-- Start RECORDS TO USE --

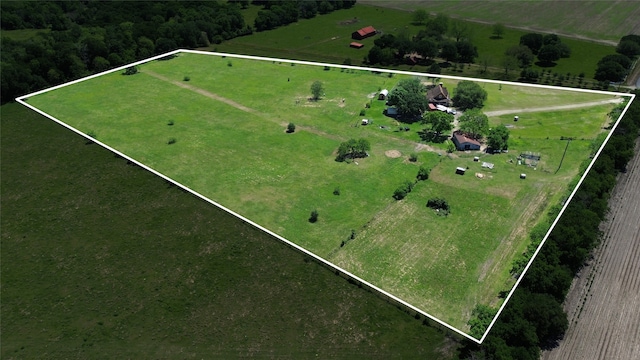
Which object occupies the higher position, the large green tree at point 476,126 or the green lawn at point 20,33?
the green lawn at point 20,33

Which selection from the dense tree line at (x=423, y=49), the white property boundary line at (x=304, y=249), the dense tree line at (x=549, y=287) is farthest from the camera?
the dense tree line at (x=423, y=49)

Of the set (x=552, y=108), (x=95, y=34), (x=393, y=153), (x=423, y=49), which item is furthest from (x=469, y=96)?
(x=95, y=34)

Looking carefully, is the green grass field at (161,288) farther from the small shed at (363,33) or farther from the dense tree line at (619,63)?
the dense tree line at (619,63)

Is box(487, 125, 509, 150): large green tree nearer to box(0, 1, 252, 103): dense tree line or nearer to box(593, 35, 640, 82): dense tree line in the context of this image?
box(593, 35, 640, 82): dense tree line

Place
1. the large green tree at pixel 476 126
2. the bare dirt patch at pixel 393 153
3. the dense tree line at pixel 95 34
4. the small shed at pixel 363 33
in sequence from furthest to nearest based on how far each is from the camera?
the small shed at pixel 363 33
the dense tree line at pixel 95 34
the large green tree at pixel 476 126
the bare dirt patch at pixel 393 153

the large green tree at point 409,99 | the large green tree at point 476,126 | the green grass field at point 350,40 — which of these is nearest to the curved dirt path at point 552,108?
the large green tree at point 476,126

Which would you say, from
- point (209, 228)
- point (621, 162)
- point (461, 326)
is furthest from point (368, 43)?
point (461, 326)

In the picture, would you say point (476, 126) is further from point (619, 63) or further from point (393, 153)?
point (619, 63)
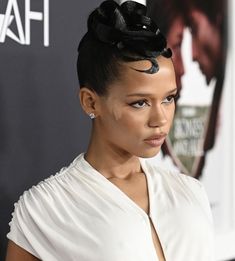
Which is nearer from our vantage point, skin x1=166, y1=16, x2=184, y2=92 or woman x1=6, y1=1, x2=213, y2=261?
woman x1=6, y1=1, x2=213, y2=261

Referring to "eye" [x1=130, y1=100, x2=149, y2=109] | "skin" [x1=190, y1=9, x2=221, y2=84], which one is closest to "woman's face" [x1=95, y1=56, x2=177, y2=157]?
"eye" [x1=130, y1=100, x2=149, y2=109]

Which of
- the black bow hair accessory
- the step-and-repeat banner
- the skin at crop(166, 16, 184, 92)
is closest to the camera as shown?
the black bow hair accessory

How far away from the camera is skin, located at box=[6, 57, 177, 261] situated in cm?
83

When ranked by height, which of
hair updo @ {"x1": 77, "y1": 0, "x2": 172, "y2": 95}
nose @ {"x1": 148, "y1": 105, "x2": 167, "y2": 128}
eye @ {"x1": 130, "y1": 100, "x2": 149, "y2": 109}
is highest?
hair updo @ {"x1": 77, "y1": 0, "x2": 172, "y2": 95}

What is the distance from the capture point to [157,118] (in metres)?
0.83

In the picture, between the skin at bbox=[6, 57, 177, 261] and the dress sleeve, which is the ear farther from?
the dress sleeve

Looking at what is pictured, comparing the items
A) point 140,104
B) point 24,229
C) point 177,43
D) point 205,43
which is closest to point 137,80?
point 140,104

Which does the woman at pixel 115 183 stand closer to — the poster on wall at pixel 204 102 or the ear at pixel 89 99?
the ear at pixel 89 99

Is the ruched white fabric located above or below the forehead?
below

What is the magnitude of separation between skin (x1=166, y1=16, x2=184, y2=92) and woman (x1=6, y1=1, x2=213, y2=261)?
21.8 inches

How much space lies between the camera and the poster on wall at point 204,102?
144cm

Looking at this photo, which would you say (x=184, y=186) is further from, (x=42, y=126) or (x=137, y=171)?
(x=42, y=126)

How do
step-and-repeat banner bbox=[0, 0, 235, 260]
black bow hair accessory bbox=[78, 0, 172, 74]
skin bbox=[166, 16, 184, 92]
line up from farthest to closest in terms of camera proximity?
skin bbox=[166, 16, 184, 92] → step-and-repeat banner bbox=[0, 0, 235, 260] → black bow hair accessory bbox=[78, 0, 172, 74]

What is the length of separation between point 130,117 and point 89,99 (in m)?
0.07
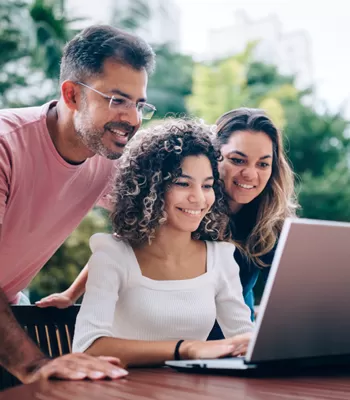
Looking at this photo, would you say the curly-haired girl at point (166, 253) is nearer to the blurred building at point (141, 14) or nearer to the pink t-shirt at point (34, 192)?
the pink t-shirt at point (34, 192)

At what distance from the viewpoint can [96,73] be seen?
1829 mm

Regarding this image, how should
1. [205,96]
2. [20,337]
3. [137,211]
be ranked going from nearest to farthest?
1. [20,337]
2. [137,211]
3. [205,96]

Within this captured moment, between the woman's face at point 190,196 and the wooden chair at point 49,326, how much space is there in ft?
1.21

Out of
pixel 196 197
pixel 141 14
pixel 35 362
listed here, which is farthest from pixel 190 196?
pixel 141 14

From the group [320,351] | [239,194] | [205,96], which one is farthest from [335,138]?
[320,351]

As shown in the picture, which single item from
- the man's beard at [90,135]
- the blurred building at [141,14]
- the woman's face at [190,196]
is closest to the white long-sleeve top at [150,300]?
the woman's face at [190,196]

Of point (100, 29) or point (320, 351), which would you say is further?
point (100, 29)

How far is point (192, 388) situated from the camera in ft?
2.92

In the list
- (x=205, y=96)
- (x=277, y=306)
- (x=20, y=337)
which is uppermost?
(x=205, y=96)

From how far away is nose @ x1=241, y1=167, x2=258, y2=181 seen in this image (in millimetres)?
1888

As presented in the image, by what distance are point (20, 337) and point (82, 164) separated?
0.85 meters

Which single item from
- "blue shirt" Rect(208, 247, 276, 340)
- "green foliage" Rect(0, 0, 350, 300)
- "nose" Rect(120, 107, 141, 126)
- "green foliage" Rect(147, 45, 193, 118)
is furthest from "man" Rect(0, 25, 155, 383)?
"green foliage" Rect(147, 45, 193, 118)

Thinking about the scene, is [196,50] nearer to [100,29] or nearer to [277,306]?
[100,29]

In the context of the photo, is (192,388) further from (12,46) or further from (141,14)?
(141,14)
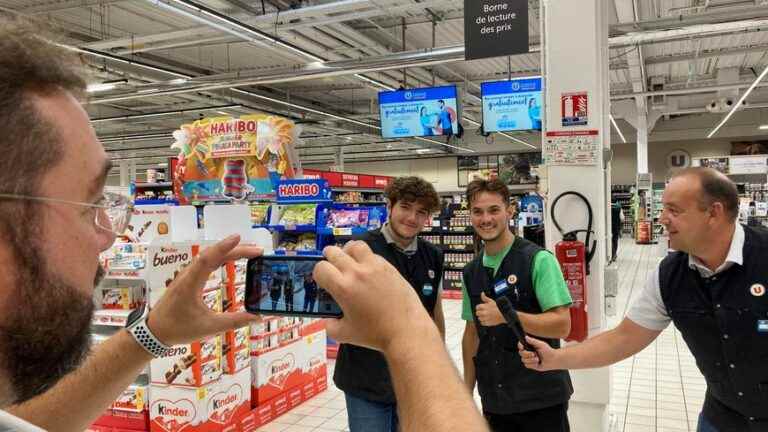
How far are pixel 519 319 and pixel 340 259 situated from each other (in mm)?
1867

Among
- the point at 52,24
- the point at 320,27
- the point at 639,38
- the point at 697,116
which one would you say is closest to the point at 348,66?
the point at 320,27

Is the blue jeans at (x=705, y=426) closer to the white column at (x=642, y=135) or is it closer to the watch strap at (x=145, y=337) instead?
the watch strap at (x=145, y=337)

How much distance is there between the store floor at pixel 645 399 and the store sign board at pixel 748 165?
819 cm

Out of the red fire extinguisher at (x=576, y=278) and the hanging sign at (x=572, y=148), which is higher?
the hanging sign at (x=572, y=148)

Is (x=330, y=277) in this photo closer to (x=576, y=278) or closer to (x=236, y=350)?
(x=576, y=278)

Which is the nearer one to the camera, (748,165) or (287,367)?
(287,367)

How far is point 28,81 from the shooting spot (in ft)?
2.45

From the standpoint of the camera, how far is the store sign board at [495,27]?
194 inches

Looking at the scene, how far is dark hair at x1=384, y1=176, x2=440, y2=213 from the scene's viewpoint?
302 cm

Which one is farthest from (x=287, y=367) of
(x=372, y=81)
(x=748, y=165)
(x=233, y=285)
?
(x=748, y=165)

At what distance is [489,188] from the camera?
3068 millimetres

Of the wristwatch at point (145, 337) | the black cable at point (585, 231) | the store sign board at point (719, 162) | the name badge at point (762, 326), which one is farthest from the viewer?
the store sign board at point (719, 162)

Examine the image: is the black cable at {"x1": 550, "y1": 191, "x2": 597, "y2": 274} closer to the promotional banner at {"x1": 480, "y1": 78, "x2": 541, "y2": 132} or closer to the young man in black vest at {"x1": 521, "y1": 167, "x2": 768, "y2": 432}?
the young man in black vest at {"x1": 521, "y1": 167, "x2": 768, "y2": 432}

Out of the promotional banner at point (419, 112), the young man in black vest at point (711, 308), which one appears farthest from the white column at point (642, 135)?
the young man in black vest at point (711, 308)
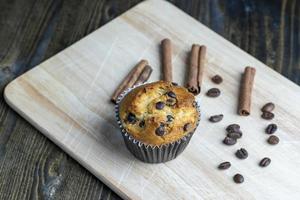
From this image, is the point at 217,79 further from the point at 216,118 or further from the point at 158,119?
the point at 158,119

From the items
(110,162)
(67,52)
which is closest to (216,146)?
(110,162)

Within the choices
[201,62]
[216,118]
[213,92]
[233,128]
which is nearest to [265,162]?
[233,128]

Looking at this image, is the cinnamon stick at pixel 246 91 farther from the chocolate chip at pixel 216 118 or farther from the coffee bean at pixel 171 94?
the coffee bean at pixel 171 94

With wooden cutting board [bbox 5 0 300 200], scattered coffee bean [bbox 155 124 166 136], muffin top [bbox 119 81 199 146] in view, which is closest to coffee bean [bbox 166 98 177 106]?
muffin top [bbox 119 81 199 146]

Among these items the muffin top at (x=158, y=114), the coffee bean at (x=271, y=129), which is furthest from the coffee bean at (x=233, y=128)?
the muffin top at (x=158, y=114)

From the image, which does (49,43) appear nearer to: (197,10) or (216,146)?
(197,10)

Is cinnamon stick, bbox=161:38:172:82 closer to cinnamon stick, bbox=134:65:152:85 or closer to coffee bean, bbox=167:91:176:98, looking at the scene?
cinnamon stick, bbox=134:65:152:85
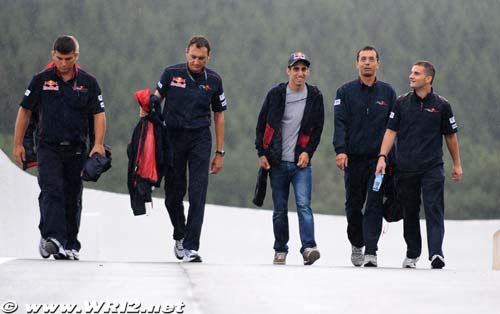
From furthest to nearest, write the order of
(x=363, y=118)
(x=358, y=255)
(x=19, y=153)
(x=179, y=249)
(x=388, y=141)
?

-- End RECORDS TO USE --

### WRITTEN REQUEST
Output, word for word, the part of the data that opens with the line containing "Looking at this photo, would" and closes with the line containing "3. [205,96]", including both of those lines.

### TASK ANSWER
Looking at this photo, would you say the curly-haired girl at point (166, 253) is nearer to the blurred building at point (141, 14) or nearer to the pink t-shirt at point (34, 192)?
the pink t-shirt at point (34, 192)

At what distance from the viewpoint can [96,73] be seen?
1829 mm

Regarding this image, how should
1. [205,96]
2. [20,337]
3. [137,211]
be ranked going from nearest to farthest?
1. [20,337]
2. [137,211]
3. [205,96]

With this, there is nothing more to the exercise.